On Wed, Sep 20, 2023 at 5:04 PM Jerry Londergaard
<
jlonde...@gmail.com> wrote:
>
> Are you comfortable though, *relying* on this behaviour down the stack to enforce the timeout that was declared
> further up the stack (leaving potentially leaked goroutines out of it...)?
That's the nature of handling requests using this layered approach. As
you move down layers in a concurrent program, those that are at a
higher layer set the context for the lower layers. Those that are
lower the stack are not enforcing timeouts or cancellations, they are
merely getting a notification of it.
>
>> If the new goroutine cannot check context cancellation, then the
>> goroutine starting that new goroutine can deal with cancellation like
>> you did, hoping that the new goroutine eventually ends.
>
>
> Ok, I think you're referring to this example of mine
https://go.dev/play/p/EGNlJqo3hY5
>
>> I usually use
>> the former, but the latter has its uses if you are calling a
>> third-party library or some operation you cannot cancel.
>
>
> This is close to the heart of the question. My example of that third-party library is the database one,
> and it seems to say (based on its suggested usage) "You shouldn't need to handle your context timeout, we'll make sure we do".
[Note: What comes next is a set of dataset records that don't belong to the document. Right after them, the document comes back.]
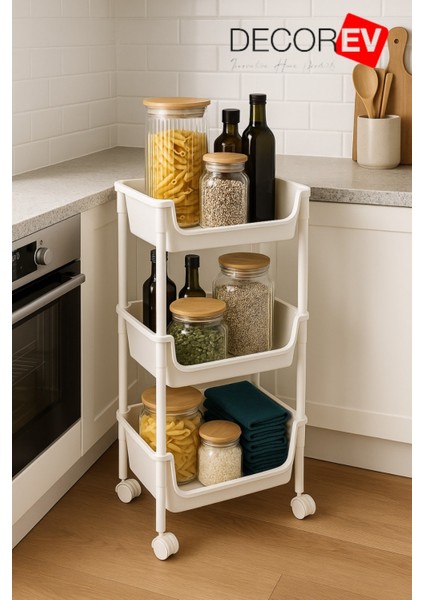 3 Katlı Tekerlekli Plastik Organizer Raf – Çok Amaçlı Mutfak, Banyo ve Ofis Düzenleyici (Beyaz) DC-6821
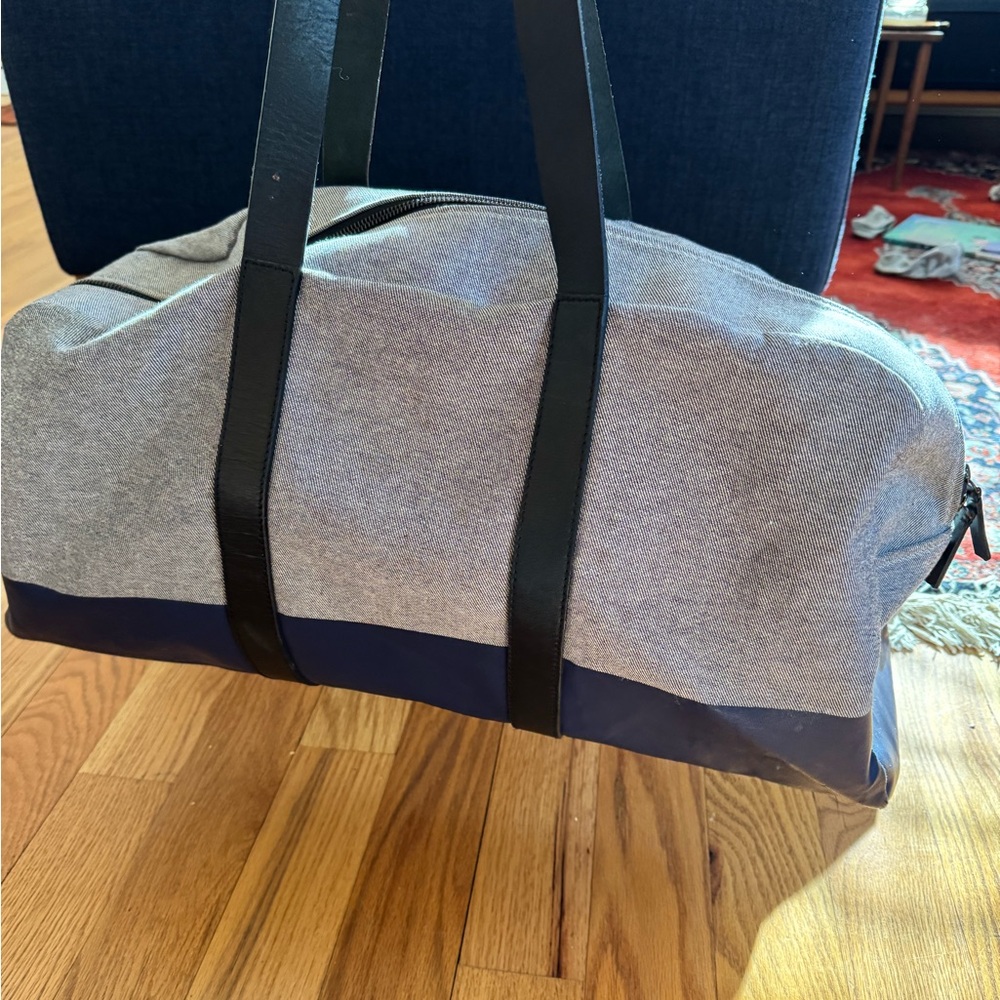 Everlane Twill Weekender Duffel Bag - Gray and Navy Dipped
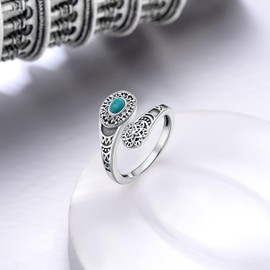 Reaii Natural Turquoise Spoon Ring for Women 925 Sterling Silver Vintage Boho Thumb Rings Oxidized Wrap Ring Victorian Style Antique Floral Jewelry Gifts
> Which, maybe works fine in that specific case, but in general feels a bit awkward. It seems you would agree?
I am a bit confused about what you are asking here. I find it awkward
and risky if I cannot pass down a cancelable context down the stack
where things may not return. But then, that's the only way to deal
with such third-party code. If goroutines leak, they leak, and
eventually you run out of memory, crash, and restart. Sometimes
failing and recovering is cheaper than fixing.